Let me give you an example: Imagine you are trying to predict smoking status where our smoking variable is a 1 if you smoke and and 0 if you don't smoke (so a dichotomous outcome and so we can use logistic regression). Now, as in your case, imagine that you have a predictor variable called white where the variable is 1 if you are white or 0 if you are not white. In this example, you can fit a logistic regression model that looks something like this:
$$\text{logit}(p)=\beta_0+\beta_1\times \text{white}$$
And now, lets assume that you get an estimate of $\beta_1=-0.5108256$. Now, converting the estimate onto the odds ratio scale is as simple as exponentiating the parameter estimate, i.e, on the odds ratio scale we have
$$e^{\beta_1}=e^{-0.5108256}=0.6$$. And so finally what this tells us is that if you are white, you are expected to be 60% less likely to be a smoker as compared to someone who is not white.
And so to answer your direct question, you wouldn't say that "a 1% increase in being white affect your probability of the dependent variable by x amount", but rather that, you are "y" times more likely to observe the dependent variable given that you are white as compared to not being white.
Best Answer
This has been answered before but I will try to include a very simple explanation which can hopefully get you on the right track.
A logit regression model, linking the probability of a dependent variable $y$ to some vector of independent variables $X$ is written as follows
$$Pr(y=1) = \Lambda(X\beta)$$ where $\Lambda()$ represents a logistic c.d.f.
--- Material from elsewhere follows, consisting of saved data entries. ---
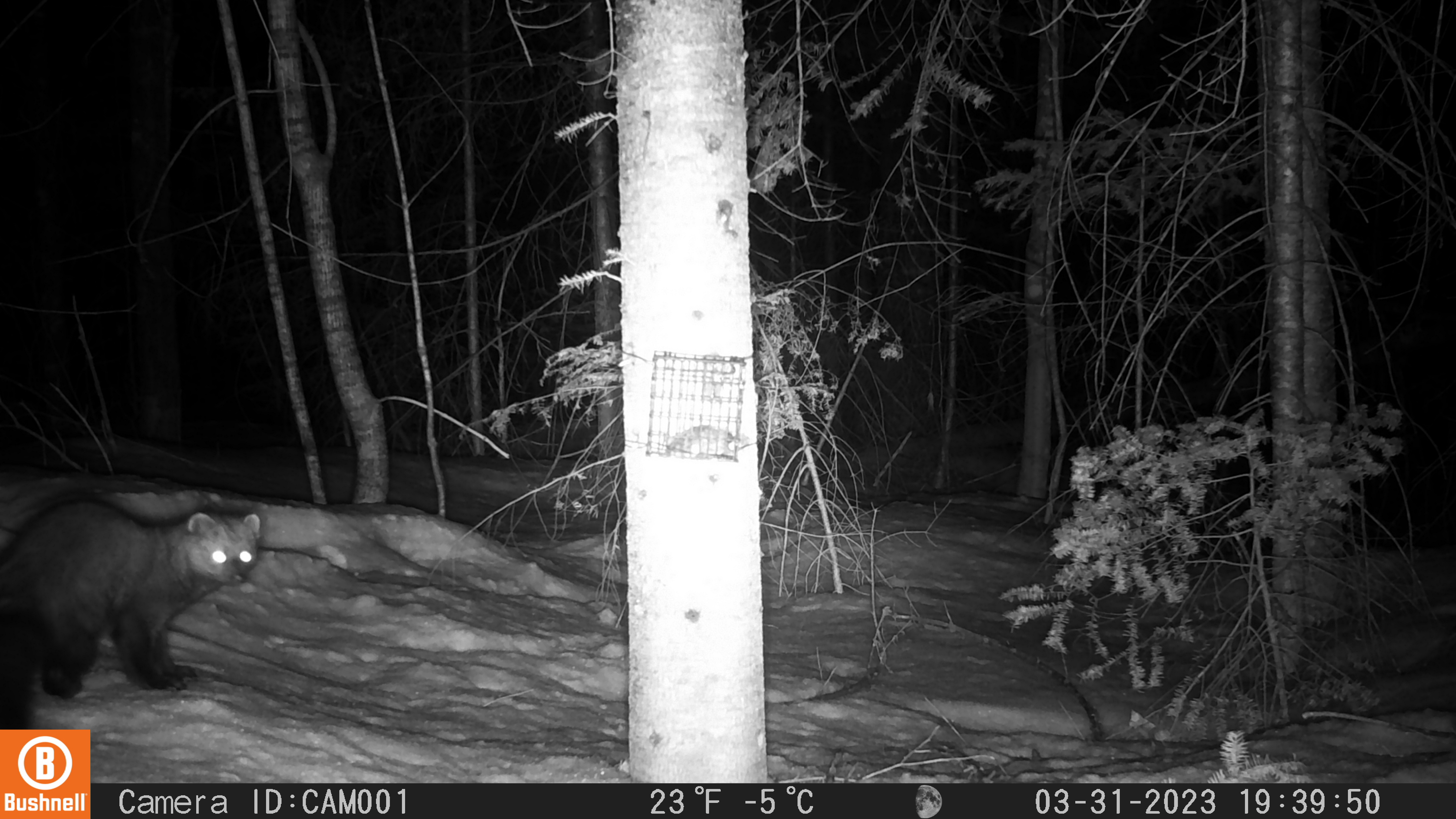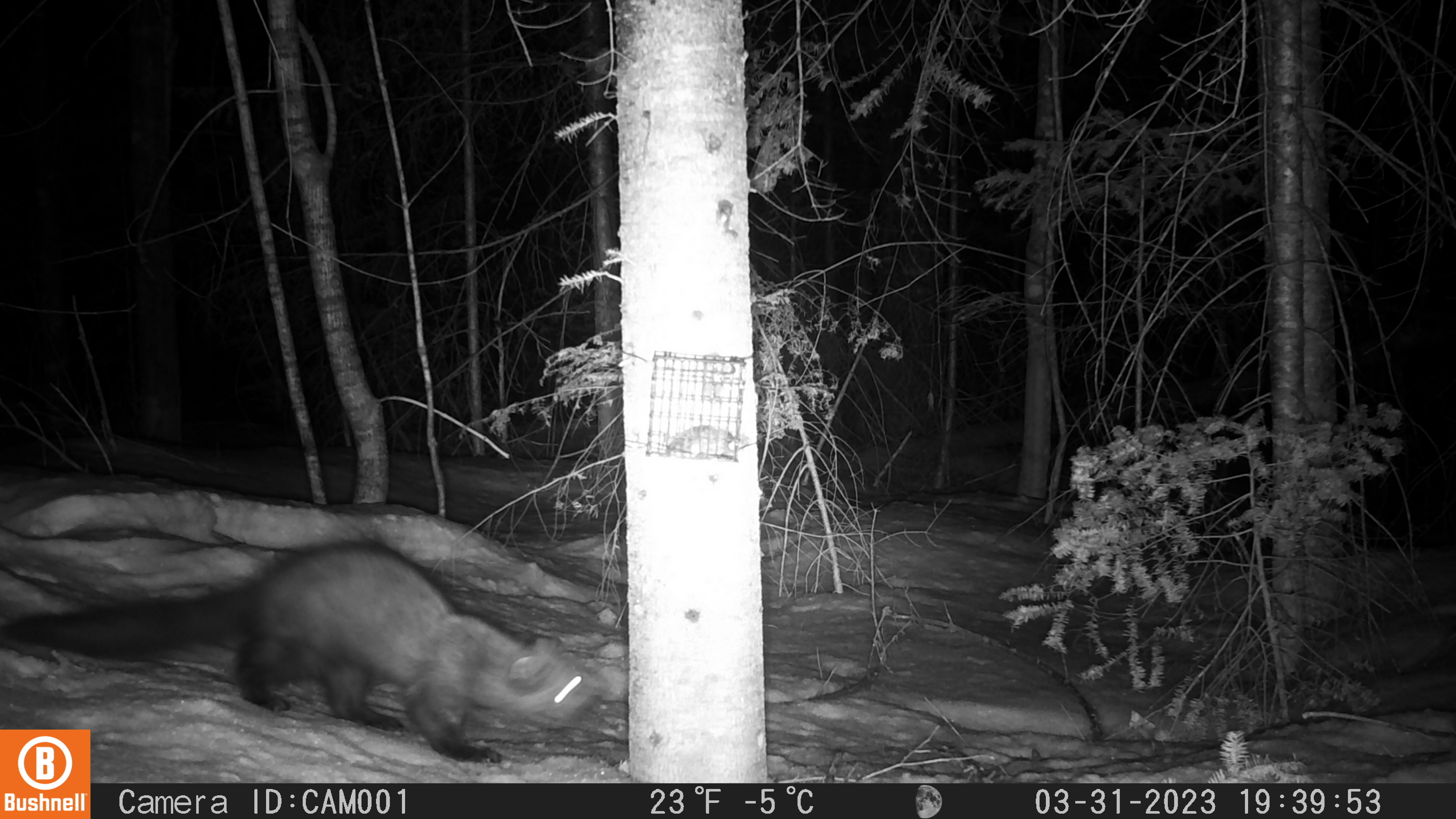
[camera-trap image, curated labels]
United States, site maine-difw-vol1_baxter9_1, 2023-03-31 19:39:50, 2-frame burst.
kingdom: Animalia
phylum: Chordata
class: Mammalia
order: Carnivora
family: Mustelidae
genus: Pekania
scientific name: Pekania pennanti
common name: fisher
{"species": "fisher (Pekania pennanti)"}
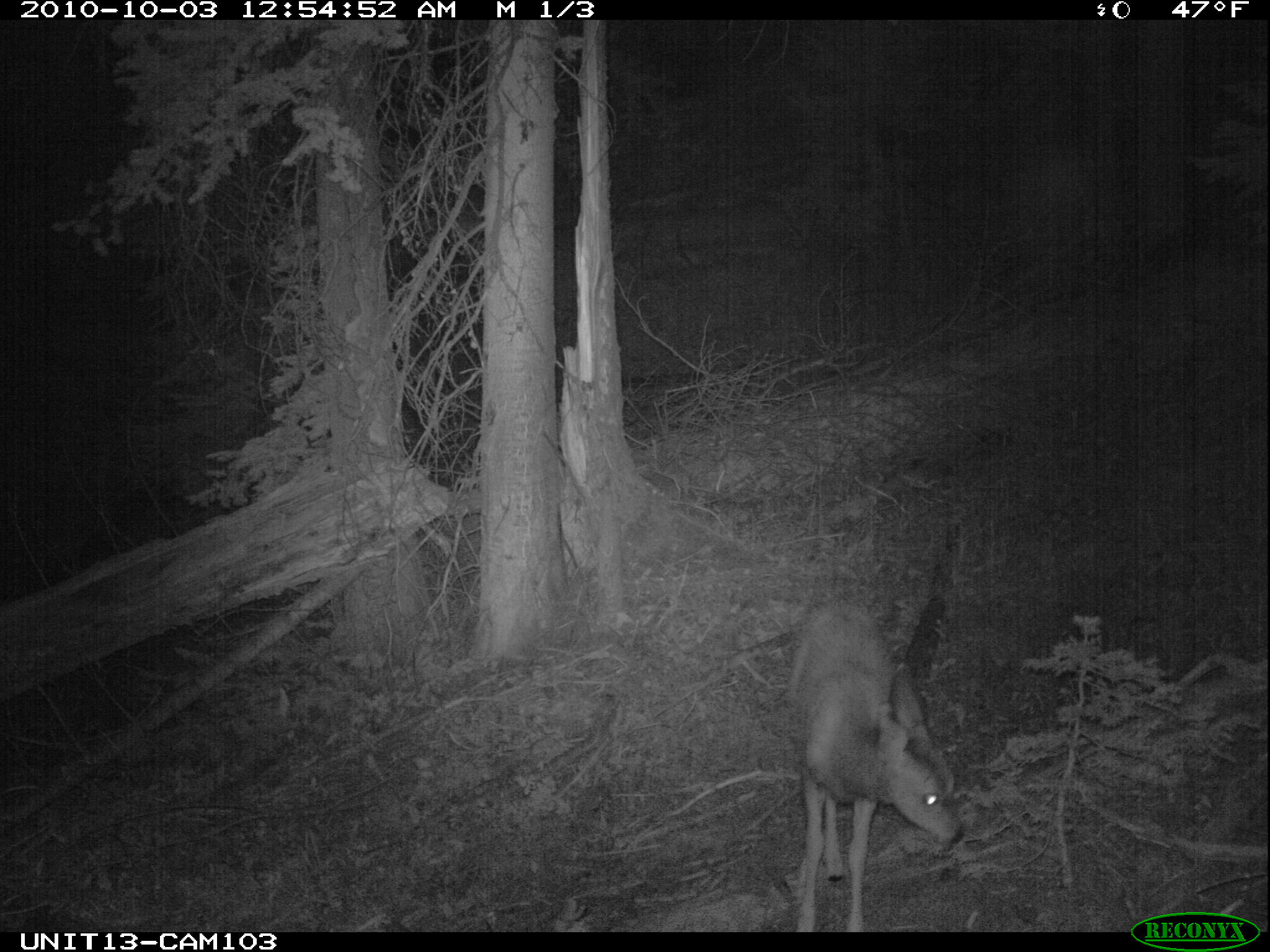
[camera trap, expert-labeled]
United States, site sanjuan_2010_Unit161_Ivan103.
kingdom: Animalia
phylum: Chordata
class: Mammalia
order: Artiodactyla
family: Cervidae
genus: Odocoileus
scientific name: Odocoileus hemionus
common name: mule deer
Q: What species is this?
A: Odocoileus hemionus (mule deer).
The marginal effect can be though of as the impact a change in some variable $x_j$ has on the response probability $Pr(y=1)$ and can be written as.
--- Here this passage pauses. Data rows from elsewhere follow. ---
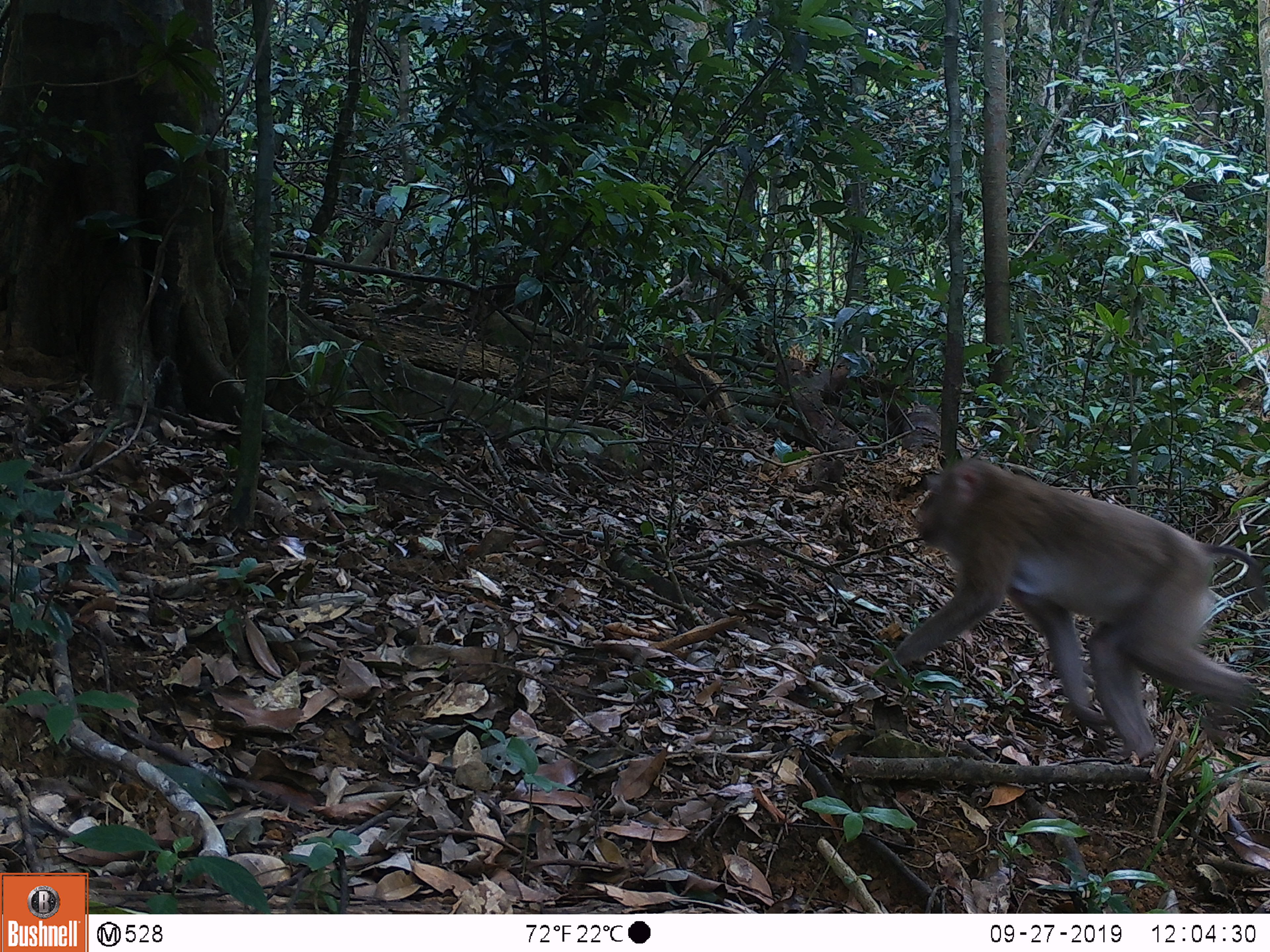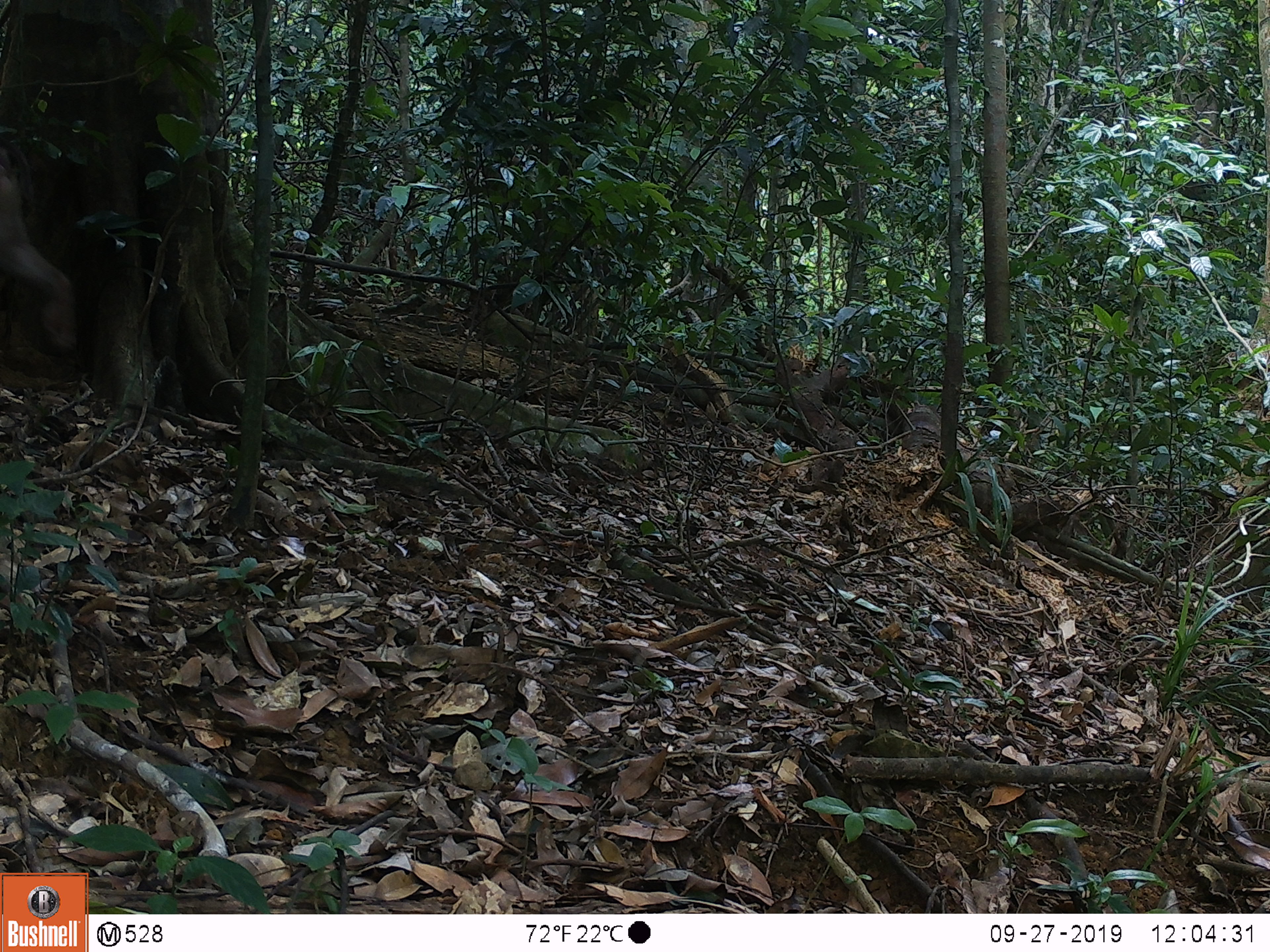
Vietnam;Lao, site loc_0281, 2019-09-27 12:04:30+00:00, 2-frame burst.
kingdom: Animalia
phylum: Chordata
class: Mammalia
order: Primates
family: Cercopithecidae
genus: Macaca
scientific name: Macaca nemestrina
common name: pig-tailed macaque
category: pig tailed macaque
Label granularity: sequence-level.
$$\frac{\partial Pr(y=1)}{\partial x_j} = \beta_j \lambda(X\beta) $$ where $\lambda$ is the p.d.f of a logistic function (the first derivative of $\Lambda$ w.r.t its argument)
Notice that for different values of X, you get a different values of $\lambda(XB)$, giving you different marginal effects.
To calculate the average marginal effect, you take the average of the logistic p.d.f for all the values of X in your sample and multiply it by your coefficient $\beta_j$.
$$\frac{\partial Pr(y=1)}{\partial x_j} = \beta_j E[\lambda(X\beta)] $$
Aside Note: This is different than the marginal effect at the average.